WHAT TO DO: Output exactly the lines below, starting with the line that has "Cum arată ziua" and going on through the line that has "Beautiful Silesia England", both included, and no other lines.

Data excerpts
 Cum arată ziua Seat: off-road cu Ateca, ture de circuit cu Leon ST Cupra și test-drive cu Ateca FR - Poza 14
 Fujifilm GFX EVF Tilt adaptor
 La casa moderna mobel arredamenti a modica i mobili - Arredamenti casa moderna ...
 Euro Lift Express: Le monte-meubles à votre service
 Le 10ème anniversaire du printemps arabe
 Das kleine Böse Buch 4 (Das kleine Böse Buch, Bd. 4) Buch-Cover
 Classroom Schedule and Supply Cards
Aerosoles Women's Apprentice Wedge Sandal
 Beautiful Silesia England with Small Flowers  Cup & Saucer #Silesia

...

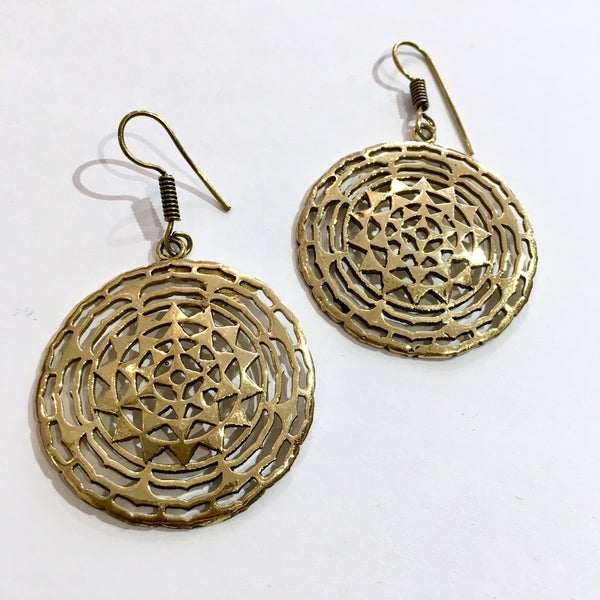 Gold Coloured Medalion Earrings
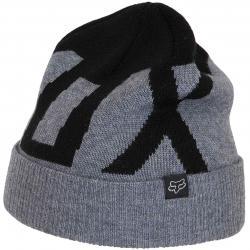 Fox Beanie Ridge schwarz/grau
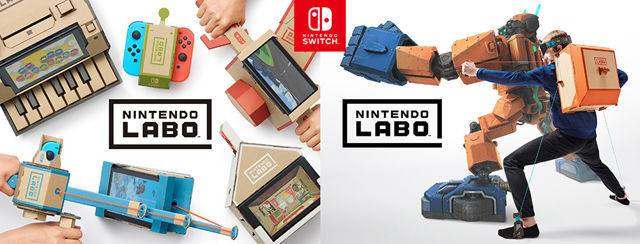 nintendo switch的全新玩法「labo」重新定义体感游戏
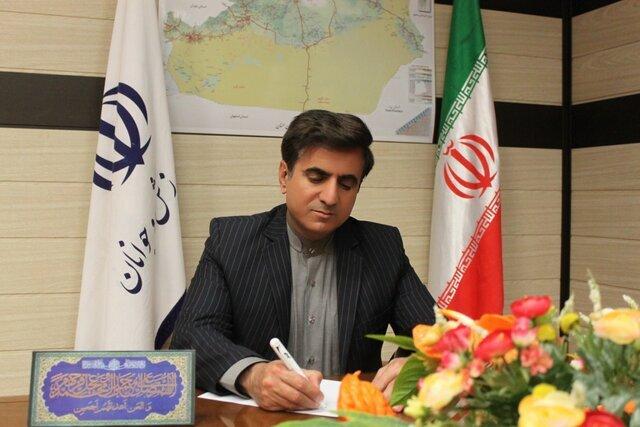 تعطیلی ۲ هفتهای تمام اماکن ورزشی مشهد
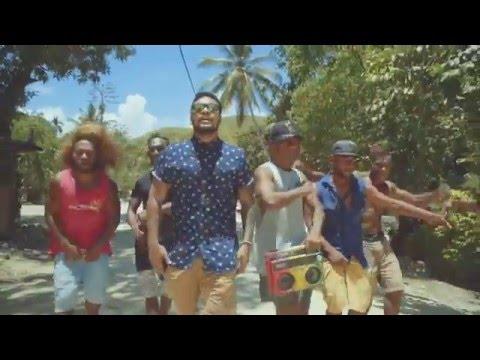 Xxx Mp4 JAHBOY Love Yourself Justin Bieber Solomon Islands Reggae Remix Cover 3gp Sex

==

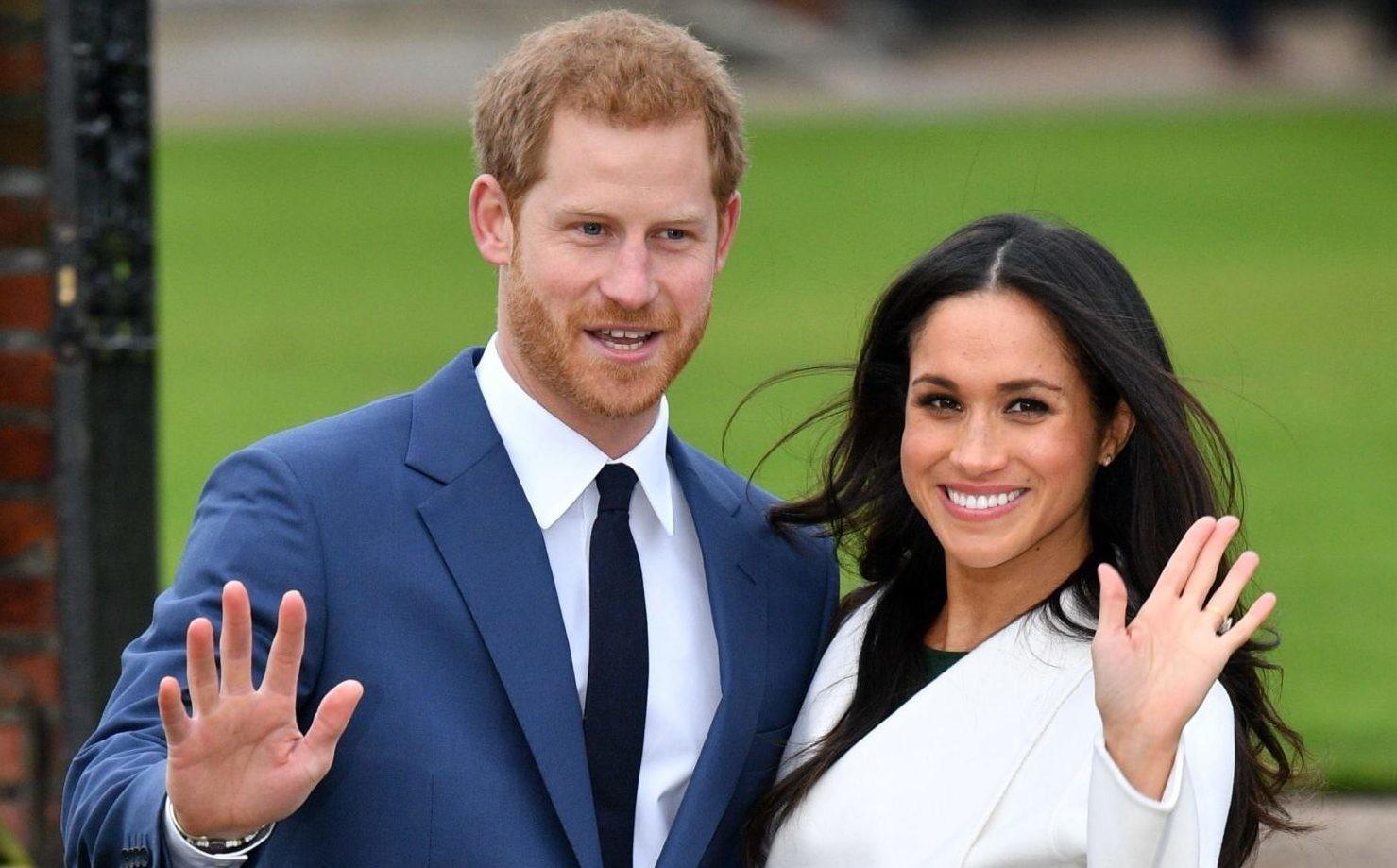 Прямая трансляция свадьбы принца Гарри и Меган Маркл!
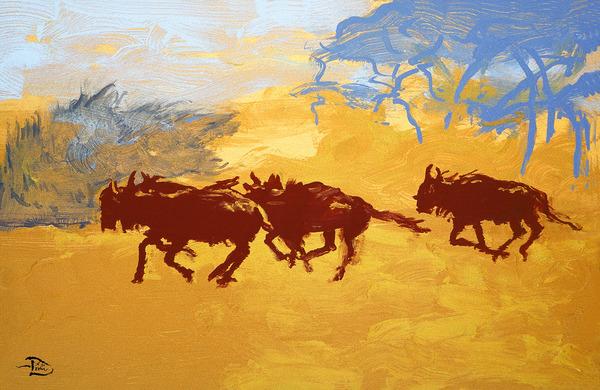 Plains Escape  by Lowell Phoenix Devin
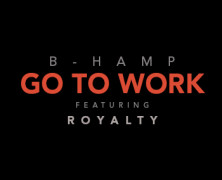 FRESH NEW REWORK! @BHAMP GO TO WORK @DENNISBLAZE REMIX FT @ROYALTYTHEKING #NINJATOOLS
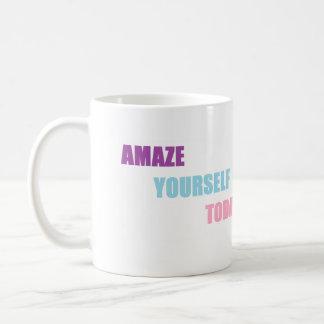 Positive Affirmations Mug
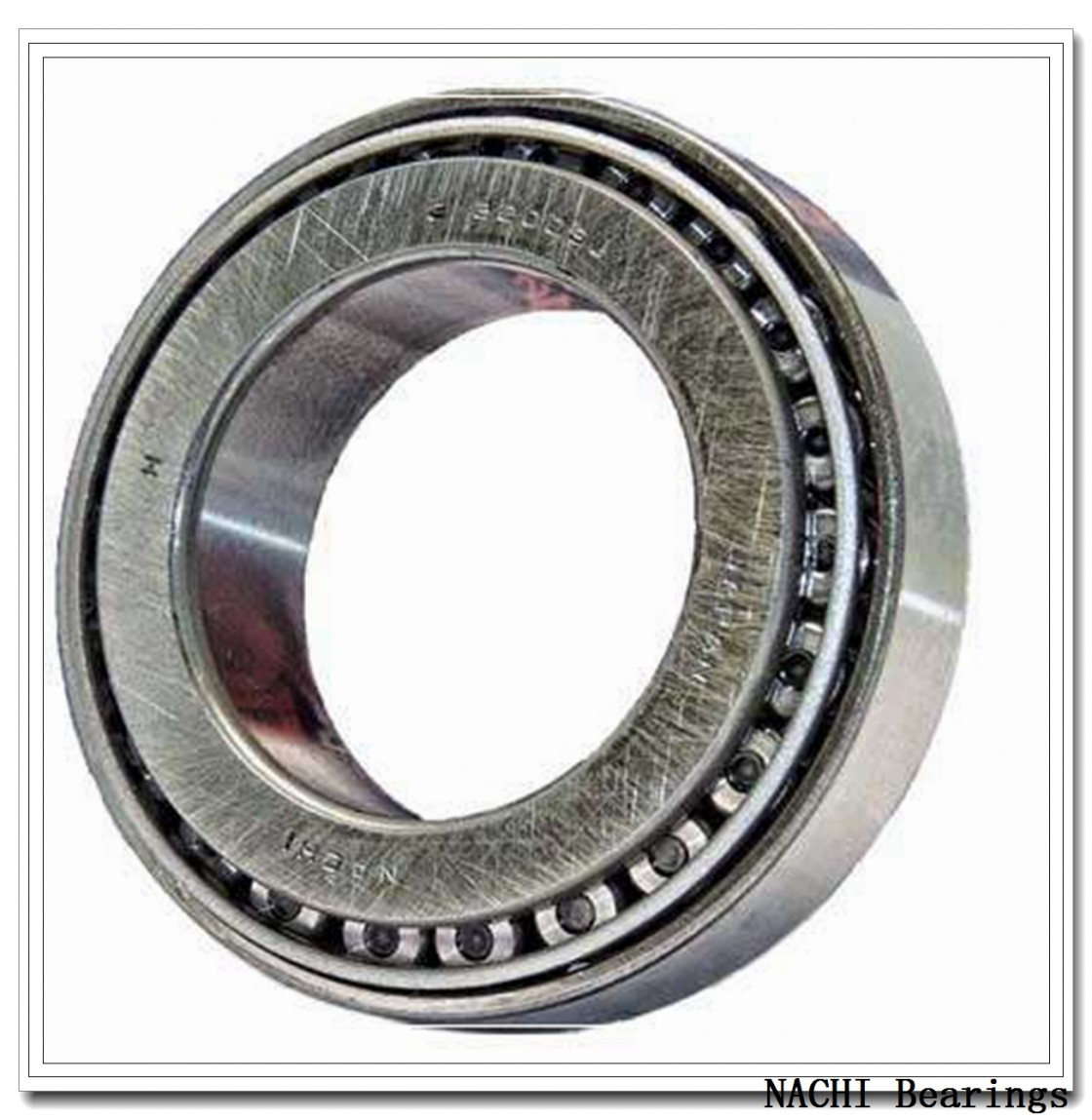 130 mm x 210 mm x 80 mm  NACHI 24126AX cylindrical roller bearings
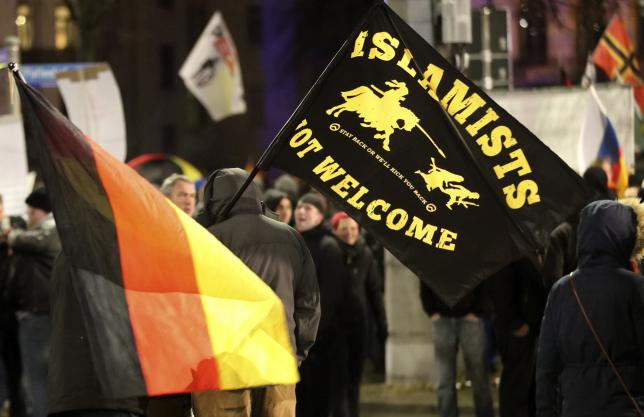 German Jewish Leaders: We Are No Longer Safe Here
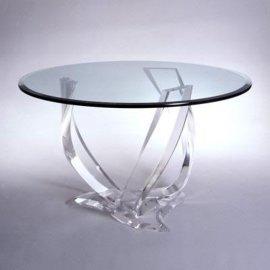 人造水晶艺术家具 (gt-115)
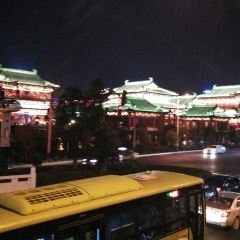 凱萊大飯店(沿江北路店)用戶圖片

SOLVED EXERCISE:
 Cum arată ziua Seat: off-road cu Ateca, ture de circuit cu Leon ST Cupra și test-drive cu Ateca FR - Poza 14
 Fujifilm GFX EVF Tilt adaptor
 La casa moderna mobel arredamenti a modica i mobili - Arredamenti casa moderna ...
 Euro Lift Express: Le monte-meubles à votre service
 Le 10ème anniversaire du printemps arabe
 Das kleine Böse Buch 4 (Das kleine Böse Buch, Bd. 4) Buch-Cover
 Classroom Schedule and Supply Cards
Aerosoles Women's Apprentice Wedge Sandal
 Beautiful Silesia England with Small Flowers  Cup & Saucer #Silesia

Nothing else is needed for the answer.